Supplied data:

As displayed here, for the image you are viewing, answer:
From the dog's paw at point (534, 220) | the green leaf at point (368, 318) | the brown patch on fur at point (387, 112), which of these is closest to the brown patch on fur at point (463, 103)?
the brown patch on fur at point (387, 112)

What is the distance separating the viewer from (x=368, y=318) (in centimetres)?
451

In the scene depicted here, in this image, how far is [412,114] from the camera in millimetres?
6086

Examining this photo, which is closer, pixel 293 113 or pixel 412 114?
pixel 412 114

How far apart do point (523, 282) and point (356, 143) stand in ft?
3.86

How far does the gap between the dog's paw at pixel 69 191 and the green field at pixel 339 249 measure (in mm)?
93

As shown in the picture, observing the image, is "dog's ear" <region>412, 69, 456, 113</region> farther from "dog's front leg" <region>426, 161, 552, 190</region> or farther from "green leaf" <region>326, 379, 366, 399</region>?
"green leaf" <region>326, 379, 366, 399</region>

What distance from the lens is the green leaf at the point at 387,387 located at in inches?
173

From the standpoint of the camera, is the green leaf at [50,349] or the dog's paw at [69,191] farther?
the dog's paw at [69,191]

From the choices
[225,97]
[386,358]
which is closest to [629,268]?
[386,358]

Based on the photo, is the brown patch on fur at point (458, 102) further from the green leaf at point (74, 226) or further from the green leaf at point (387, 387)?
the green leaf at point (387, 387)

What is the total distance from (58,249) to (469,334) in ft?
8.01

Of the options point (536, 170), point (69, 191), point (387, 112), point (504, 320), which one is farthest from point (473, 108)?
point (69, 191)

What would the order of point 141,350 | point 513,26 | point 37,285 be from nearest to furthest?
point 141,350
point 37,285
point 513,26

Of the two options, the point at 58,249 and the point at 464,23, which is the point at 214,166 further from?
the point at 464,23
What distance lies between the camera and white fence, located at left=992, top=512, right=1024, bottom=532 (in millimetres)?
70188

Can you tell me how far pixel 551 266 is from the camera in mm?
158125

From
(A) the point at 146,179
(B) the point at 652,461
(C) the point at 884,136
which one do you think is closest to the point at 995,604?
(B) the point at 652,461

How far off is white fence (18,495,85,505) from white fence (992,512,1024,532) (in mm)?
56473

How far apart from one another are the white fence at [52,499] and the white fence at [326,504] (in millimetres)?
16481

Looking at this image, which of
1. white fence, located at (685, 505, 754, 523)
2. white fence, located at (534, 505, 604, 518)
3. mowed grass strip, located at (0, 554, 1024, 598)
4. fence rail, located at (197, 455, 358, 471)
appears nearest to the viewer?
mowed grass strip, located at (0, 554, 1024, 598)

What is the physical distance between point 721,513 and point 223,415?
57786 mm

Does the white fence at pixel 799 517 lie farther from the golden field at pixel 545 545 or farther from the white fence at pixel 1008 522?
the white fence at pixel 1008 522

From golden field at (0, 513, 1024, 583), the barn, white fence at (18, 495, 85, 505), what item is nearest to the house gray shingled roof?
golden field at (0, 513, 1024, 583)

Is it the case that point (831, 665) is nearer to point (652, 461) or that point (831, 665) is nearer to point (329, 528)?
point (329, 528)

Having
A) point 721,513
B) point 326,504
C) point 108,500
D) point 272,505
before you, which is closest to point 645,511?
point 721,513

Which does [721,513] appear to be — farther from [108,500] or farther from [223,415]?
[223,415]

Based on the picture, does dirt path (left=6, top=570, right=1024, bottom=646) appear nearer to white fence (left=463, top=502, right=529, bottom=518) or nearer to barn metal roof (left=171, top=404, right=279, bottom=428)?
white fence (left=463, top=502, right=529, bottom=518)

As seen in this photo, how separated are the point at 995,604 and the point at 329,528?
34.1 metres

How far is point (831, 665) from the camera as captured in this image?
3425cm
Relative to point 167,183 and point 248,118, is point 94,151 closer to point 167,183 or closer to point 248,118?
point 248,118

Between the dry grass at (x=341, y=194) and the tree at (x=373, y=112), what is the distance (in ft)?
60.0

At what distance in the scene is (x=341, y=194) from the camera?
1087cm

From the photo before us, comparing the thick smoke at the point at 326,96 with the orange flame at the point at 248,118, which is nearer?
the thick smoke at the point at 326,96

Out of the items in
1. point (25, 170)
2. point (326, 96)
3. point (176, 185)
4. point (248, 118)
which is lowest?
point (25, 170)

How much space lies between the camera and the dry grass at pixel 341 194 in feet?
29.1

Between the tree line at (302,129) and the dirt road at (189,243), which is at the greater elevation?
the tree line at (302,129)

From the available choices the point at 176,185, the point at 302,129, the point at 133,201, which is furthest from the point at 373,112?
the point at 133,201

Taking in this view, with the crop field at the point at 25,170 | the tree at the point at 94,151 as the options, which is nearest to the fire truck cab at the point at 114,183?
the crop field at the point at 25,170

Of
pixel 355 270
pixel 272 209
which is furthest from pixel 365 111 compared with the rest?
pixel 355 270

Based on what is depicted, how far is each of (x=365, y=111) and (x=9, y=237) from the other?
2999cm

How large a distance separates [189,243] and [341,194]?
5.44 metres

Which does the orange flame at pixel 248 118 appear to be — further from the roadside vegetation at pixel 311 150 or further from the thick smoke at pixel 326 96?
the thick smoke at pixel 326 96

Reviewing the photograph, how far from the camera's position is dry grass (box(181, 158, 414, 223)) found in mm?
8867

The problem: Could you reproduce, word for word, the lines running from the one containing "How large a" through the last line, with both ends included?

Written answer:
How large a distance separates [189,243] and [341,194]?
5.44 metres

Which does the orange flame at pixel 248 118 appear to be — further from the roadside vegetation at pixel 311 150 or further from the thick smoke at pixel 326 96?
the thick smoke at pixel 326 96

Reviewing the photograph, how far from the camera's position is dry grass (box(181, 158, 414, 223)) found in mm?
8867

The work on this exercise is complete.